Text passage:

- Opening Delimiter -

Personal information
- Born: June 5, 1882 Las Vegas, New Mexico Territory
- Died: January 15, 1942 (aged 59) Gainesville, Florida, U.S.

Career information
- College: Army (1903–1904)

Awards and highlights
- Consensus All-American (1904)

= Arthur Tipton =

American football player and U.S. Army officer (1882–1942)

Arthur Charles "Bull" Tipton (June 5, 1882 – January 15, 1942) was an American football player and United States Army officer. He was a consensus first-team selection to the 1904 College Football All-America Team.

==Early life==
Tipton was born on June 5, 1882, at Las Vegas in the New Mexico Territory. He attended public schools in Las Vegas, Sacred Heart College in Denver, Braden's Preparatory School.

==West Point==
In 1901, Tipton enrolled at the United States Military Academy in West Point, New York. He graduated in 1905.

While attending West Point, Tipton played for the Army Black Knights football team from 1903 to 1904 and was selected as a consensus first-team center on the 1904 College Football All-America Team. During the 1904 game against Navy, Tipton kicked a loose ball down the field and fell on it for a touchdown after it crossed the goal line. In response to his maneuver, the Rules Committee amended the rules to disallow such a play.

- Closing Delimiter -

Given entries:
- Opening Delimiter -

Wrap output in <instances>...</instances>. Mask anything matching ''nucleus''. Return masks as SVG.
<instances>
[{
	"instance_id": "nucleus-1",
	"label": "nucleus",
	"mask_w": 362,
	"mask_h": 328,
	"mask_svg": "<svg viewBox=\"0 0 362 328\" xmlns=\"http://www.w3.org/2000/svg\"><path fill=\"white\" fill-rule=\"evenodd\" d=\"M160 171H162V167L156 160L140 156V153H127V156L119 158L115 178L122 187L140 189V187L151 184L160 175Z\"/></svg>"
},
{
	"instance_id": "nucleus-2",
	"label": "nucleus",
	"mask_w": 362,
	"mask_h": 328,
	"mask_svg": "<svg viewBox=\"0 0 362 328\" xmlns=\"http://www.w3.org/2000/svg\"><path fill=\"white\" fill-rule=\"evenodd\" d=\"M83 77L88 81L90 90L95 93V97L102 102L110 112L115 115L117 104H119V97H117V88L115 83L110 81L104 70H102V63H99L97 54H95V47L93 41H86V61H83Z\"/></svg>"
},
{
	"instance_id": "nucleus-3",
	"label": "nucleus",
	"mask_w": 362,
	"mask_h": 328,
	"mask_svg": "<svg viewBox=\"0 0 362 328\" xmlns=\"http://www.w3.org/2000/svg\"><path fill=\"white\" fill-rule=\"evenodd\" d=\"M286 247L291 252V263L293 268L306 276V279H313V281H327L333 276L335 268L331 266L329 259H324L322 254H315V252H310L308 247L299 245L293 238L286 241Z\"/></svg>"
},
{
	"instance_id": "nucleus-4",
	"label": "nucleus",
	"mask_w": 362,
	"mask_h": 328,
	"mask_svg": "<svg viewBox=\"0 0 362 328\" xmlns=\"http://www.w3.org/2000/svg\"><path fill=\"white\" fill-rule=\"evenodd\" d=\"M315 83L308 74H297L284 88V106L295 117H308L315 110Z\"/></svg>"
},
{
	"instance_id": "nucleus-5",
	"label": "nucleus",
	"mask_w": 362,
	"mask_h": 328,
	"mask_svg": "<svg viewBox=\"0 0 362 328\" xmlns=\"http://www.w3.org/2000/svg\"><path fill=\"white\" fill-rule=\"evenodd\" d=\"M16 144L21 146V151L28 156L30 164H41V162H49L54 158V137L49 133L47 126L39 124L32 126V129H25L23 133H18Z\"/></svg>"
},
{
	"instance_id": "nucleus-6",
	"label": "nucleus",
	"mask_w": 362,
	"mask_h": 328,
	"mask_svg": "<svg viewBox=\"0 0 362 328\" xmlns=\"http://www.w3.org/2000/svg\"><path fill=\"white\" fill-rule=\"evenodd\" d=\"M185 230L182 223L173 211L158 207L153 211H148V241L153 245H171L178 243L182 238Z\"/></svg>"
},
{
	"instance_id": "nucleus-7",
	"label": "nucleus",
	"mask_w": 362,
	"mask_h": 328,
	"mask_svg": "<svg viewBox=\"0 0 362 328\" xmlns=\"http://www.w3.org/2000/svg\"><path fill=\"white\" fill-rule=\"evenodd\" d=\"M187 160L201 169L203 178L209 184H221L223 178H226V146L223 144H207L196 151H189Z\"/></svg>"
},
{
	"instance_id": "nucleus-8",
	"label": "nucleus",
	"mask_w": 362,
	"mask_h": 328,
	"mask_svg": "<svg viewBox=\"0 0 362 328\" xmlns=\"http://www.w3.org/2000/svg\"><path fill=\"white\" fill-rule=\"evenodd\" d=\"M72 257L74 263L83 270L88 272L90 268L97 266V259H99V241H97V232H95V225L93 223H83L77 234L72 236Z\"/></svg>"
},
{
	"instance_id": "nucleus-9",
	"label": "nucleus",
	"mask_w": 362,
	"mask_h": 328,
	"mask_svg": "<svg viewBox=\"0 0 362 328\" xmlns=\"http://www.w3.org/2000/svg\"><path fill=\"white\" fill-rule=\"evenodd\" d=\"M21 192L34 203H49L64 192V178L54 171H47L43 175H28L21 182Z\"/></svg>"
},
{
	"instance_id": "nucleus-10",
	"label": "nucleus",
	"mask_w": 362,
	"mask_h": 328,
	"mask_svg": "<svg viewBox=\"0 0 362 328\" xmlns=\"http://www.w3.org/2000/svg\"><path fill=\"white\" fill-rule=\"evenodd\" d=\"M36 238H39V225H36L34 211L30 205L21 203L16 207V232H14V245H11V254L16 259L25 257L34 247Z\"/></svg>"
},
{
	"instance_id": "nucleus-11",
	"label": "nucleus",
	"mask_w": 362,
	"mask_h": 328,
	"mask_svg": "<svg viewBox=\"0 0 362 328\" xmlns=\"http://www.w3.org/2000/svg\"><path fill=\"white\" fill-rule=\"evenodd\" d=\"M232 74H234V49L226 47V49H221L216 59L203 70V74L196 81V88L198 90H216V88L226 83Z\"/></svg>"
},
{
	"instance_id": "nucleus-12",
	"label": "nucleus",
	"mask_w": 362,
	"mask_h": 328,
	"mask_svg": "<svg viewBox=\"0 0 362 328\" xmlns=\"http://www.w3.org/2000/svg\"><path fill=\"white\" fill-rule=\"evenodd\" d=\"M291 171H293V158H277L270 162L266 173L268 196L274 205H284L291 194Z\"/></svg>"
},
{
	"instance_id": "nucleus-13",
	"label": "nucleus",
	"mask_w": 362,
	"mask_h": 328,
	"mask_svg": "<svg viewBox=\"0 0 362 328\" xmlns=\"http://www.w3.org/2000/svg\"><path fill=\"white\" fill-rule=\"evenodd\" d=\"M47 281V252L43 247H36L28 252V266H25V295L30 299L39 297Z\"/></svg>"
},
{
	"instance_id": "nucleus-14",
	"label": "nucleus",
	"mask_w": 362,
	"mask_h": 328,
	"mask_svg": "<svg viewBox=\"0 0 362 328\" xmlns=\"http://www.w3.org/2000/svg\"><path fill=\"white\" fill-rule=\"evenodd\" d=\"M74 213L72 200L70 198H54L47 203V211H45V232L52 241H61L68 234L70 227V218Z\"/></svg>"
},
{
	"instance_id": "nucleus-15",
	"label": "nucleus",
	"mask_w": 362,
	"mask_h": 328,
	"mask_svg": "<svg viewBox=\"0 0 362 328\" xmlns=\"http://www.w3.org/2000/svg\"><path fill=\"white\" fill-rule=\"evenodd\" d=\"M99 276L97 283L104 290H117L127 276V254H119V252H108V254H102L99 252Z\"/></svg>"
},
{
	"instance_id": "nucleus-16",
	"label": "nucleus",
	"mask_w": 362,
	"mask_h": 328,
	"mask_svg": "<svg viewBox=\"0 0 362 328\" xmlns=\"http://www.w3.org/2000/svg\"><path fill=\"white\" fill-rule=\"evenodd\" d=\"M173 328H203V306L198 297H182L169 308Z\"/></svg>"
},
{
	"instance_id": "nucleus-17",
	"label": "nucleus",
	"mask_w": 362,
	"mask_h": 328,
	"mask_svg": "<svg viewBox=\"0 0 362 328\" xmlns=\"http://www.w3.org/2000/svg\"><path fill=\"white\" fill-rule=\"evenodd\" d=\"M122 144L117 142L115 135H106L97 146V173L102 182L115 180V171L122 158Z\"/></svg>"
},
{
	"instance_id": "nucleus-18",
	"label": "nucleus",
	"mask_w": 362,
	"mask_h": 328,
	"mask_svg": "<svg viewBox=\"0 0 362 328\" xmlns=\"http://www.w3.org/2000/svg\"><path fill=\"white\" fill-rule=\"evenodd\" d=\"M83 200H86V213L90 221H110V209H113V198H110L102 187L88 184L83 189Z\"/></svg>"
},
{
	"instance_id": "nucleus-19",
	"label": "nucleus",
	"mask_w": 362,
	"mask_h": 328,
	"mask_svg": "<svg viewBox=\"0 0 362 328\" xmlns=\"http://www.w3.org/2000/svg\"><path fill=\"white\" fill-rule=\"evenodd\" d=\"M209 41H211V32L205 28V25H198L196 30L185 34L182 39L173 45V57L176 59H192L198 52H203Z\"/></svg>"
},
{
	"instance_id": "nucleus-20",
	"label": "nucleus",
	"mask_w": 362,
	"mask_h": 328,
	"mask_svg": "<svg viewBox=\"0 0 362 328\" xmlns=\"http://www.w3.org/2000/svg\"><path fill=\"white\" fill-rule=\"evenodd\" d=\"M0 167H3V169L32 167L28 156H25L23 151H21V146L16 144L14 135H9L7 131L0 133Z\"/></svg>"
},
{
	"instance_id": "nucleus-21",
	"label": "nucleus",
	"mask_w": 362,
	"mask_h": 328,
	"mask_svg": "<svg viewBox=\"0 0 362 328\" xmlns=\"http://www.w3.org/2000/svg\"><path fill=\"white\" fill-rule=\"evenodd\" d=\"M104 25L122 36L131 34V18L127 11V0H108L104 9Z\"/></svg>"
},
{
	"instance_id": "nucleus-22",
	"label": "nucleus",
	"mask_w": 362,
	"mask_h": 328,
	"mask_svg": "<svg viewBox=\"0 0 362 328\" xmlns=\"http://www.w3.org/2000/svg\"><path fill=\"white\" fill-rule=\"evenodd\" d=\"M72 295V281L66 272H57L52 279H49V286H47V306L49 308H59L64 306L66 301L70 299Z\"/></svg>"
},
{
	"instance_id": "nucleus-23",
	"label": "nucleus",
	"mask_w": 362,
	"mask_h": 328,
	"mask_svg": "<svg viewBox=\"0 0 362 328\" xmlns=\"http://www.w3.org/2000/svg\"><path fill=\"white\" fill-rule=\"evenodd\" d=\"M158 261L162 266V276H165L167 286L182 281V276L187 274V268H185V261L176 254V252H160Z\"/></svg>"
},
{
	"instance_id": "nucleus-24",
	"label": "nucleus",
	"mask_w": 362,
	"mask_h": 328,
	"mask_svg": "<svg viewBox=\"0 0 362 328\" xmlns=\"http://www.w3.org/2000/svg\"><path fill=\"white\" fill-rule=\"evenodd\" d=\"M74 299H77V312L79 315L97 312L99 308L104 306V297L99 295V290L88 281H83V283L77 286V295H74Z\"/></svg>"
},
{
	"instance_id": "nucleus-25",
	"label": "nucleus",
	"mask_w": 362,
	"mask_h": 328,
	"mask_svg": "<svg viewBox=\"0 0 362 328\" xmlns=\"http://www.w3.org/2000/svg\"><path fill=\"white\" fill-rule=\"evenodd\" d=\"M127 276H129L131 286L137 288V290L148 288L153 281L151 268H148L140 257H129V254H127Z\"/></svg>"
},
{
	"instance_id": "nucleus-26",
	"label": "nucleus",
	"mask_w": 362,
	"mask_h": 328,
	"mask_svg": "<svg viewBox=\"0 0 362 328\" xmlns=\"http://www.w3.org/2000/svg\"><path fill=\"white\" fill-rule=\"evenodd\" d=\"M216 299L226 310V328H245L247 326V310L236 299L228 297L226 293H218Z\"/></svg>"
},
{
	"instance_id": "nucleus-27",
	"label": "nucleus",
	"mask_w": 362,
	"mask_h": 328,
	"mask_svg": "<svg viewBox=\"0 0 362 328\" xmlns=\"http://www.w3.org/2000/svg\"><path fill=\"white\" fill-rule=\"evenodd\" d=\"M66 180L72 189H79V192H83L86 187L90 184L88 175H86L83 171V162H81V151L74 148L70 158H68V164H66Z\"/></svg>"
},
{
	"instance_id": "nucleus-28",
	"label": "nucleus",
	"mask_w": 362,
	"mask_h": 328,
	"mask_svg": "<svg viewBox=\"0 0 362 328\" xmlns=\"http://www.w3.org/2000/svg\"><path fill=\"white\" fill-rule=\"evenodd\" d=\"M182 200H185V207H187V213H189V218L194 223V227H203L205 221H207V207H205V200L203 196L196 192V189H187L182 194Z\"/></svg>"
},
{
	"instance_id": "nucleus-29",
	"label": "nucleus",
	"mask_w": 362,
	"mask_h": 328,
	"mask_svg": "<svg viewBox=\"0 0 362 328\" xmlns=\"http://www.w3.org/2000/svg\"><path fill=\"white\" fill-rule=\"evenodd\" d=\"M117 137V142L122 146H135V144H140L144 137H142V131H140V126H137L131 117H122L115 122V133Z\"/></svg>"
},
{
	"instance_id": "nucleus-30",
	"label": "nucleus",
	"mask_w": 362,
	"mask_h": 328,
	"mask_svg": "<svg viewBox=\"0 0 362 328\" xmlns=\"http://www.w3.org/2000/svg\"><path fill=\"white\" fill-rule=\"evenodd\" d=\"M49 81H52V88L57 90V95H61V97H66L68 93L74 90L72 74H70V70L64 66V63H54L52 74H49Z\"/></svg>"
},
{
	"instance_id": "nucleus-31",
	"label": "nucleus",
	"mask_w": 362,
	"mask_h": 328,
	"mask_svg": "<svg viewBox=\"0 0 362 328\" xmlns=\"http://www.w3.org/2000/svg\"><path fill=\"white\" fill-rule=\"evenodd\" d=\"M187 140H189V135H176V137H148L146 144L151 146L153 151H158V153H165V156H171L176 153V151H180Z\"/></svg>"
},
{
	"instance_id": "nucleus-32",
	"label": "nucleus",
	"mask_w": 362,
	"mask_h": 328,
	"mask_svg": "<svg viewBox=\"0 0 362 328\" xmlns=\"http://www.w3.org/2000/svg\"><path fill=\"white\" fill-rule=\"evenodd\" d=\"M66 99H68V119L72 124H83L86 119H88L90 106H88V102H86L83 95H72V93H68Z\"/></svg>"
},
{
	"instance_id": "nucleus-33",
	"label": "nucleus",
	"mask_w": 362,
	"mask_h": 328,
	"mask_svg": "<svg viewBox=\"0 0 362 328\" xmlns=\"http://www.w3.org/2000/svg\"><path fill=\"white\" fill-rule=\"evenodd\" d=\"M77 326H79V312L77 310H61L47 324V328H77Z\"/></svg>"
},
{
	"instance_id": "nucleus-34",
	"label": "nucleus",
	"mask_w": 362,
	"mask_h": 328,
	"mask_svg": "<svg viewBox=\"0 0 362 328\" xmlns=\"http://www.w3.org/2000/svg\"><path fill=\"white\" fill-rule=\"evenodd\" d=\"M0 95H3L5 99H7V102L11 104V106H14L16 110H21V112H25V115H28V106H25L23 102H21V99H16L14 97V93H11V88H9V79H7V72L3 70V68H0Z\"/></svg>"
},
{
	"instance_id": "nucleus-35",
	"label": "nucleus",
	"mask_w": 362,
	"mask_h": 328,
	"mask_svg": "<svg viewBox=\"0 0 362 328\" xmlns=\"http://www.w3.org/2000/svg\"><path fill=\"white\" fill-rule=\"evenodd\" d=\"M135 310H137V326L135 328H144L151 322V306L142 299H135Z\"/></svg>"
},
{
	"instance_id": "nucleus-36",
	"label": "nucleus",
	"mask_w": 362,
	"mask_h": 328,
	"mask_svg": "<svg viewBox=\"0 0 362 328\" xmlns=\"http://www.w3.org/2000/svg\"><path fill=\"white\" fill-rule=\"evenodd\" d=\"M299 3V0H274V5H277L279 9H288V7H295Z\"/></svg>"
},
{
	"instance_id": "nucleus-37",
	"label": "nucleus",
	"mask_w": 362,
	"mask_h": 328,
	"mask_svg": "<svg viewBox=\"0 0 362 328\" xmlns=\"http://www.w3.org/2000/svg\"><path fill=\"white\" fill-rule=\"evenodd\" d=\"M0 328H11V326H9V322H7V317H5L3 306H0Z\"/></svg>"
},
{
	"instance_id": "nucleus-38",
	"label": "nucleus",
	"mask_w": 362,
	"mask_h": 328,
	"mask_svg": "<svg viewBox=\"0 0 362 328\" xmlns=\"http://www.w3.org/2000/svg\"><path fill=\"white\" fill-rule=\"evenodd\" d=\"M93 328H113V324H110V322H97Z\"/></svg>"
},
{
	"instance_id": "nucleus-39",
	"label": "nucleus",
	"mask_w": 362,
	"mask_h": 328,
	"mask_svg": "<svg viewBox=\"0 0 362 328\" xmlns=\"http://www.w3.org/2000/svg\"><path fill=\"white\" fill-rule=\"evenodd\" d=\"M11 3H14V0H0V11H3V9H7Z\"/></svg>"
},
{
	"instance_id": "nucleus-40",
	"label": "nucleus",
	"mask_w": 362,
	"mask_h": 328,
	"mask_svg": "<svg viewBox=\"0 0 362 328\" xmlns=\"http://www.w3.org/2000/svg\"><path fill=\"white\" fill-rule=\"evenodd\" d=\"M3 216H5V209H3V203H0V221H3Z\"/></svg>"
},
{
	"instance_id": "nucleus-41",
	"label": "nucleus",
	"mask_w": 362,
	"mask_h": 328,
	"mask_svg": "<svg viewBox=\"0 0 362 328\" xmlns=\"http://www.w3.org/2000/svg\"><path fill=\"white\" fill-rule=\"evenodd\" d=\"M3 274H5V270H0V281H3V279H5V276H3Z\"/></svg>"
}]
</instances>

- Closing Delimiter -

Problem requirements:
Answer these questions from the text on Arthur Tipton:
(a) In what city and state did Tipton die?
(b) In what year did he enroll at the United States Military Academy?
(c) At what position was he named to the 1904 College Football All-America Team?

Answer to this exercise:
(a) Gainesville, Florida
(b) 1901
(c) Center